Фалья поднялся и снова без объяснений покинул двор, сжимая на ходу гантель. Аль-Серрас полез в карман жилета, достал фляжку и плеснул себе из нее в лимонад изрядную дозу спиртного. Не успел он спрятать фляжку, как появился Фалья и занял свое место.
— Конечно, есть вечные темы и вечные места, — не умолкал Аль-Серрас. — Взять хоть Андалусию — это же история! Ее надо чувствовать! Каждый, кому довелось слушать «Ночи в садах Испании», поймет, что я имею в виду. — Он сам пьянел от своих слов. — Какие образы, какие ароматы! Я словно воочию вижу луну, сияющую над каменными стенами. Первые прерывистые аккорды фортепиано — это журчание воды, приносящей жизнь в благоухающие жасмином сады! Нервное звучание виолончели…
— Я никогда не претендовал на подобную живописную точность! — неприязненно произнес Фалья, отодвигаясь от нас подальше.
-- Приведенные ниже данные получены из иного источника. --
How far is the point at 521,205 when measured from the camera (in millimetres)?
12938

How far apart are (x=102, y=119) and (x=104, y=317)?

— Ну разумеется, — кивнул Аль-Серрас.
Композитор что-то негромко пробормотал.
— Простите? — переспросил Аль-Серрас.
— На улице Ришелье, — повторил Фалья, — в Париже, я нашел буклет, небольшую такую книжицу с картинками. Об Альгамбре.
— И она привела вас сюда?
Фалья молчал. Тихонько поскрипывали гантели, словно пищала мышь, попавшая в мышеловку.
— Я приехал сюда уже после того, как написал «Ночи», — вымолвил он наконец. — Мне не требовалось видеть Альгамбру, чтобы осуществить этот замысел.
Мы с Аль-Серрасом стояли за увитым виноградом забором дома Фальи и смотрели на круто уходящую вверх, вымощенную булыжниками дорогу. Казалось, за последний час растения зазеленели еще ярче благодаря усиливающейся влажности.